For model-aware routing that depends on request body parsing, Application Gateway for Containers favors correctness. If the model name can't be extracted for a route that requires BBR, the request is rejected instead of being silently routed to the wrong model backend.
Operational considerations
Plan for the following considerations when running inference workloads behind Application Gateway for Containers:
- EPP capacity: The EPP is on the request path for
InferencePoolbackends. Size and monitor it like a critical application component. - Model server telemetry: The EPP needs fresh model server metrics to make high-quality routing decisions. Confirm that your model server supports the metrics expected by your EPP configuration.
- GPU capacity and scheduling: Model server pods often require GPU node pools, device plugins, and model download credentials.
- Autoscaling: Scale model server pods on inference signals such as queue depth and KV cache utilization by using the Horizontal Pod Autoscaler or KEDA. Autoscaling adds capacity as demand grows, while the EPP routes around replicas that are already saturated.
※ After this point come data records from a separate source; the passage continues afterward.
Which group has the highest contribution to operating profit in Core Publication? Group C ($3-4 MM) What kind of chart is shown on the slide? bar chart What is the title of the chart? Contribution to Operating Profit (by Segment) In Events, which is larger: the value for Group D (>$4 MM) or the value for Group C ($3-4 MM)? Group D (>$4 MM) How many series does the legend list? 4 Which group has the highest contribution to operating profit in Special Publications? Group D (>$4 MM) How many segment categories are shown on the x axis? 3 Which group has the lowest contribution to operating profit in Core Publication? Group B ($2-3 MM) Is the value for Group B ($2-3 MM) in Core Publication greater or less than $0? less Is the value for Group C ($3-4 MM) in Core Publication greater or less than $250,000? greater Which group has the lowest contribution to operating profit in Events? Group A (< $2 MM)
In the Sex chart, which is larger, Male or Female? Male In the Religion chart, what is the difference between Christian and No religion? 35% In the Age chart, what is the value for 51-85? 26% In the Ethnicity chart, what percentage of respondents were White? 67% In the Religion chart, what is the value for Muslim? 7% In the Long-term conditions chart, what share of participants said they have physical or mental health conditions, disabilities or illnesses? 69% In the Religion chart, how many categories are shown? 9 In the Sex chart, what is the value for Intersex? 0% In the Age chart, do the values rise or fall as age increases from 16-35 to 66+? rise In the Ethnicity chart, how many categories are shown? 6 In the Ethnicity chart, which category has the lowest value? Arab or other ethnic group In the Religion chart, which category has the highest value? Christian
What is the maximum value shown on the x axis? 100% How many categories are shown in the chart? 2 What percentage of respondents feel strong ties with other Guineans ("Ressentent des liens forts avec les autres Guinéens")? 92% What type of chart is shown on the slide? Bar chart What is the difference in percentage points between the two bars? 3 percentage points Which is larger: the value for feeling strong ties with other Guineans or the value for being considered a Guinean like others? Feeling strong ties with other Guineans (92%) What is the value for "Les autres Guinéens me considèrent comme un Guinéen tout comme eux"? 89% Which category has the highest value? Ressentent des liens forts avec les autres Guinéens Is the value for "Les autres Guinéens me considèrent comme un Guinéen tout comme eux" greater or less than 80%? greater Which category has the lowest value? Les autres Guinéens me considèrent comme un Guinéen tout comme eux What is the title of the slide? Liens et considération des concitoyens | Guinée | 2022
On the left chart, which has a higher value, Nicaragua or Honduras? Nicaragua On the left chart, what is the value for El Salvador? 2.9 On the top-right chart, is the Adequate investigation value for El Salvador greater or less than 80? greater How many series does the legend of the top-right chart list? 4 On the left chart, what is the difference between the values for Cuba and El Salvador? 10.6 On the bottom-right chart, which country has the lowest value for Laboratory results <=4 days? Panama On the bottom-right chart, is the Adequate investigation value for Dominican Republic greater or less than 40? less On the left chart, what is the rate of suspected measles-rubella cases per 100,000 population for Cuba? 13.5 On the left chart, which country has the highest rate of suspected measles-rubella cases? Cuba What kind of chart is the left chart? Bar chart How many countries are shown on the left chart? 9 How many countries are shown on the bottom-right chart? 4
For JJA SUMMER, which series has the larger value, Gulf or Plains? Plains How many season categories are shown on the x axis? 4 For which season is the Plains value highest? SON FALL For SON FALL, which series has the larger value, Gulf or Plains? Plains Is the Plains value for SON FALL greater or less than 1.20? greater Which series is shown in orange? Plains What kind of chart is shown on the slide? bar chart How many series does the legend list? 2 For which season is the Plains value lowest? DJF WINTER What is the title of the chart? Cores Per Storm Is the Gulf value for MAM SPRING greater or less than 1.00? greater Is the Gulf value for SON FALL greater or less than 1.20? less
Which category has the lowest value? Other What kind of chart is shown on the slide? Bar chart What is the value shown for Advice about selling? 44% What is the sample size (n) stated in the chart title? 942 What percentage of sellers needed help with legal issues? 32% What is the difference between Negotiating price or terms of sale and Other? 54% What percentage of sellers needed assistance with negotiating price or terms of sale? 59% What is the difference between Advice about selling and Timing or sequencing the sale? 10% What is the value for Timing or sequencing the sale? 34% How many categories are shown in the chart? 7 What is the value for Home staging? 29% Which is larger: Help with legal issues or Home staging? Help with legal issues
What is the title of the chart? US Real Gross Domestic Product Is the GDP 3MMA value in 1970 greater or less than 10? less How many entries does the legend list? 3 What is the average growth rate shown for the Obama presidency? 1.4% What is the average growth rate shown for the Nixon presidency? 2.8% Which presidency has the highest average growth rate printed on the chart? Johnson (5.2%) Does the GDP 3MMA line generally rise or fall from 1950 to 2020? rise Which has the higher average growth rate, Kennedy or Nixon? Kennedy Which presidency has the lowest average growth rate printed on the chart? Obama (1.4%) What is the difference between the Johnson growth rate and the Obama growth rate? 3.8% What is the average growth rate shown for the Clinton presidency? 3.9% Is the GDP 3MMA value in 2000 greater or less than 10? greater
- Streaming responses: Many chat completion workloads use server-sent events. Validate streaming behavior when testing end-to-end latency and timeout settings.
- Observability: Monitor Gateway and HTTPRoute status, InferencePool status, EPP health, model server readiness, and model server metrics such as active requests and queue depth.
Limitations
The inference gateway focuses on self-hosted inference workloads running on Kubernetes. Routing directly to public or managed model provider endpoints is outside the scope of this integration.
The Gateway API Inference Extension evolves independently from Application Gateway for Containers. Use API versions and manifests that match the inference extension CRDs installed on your cluster.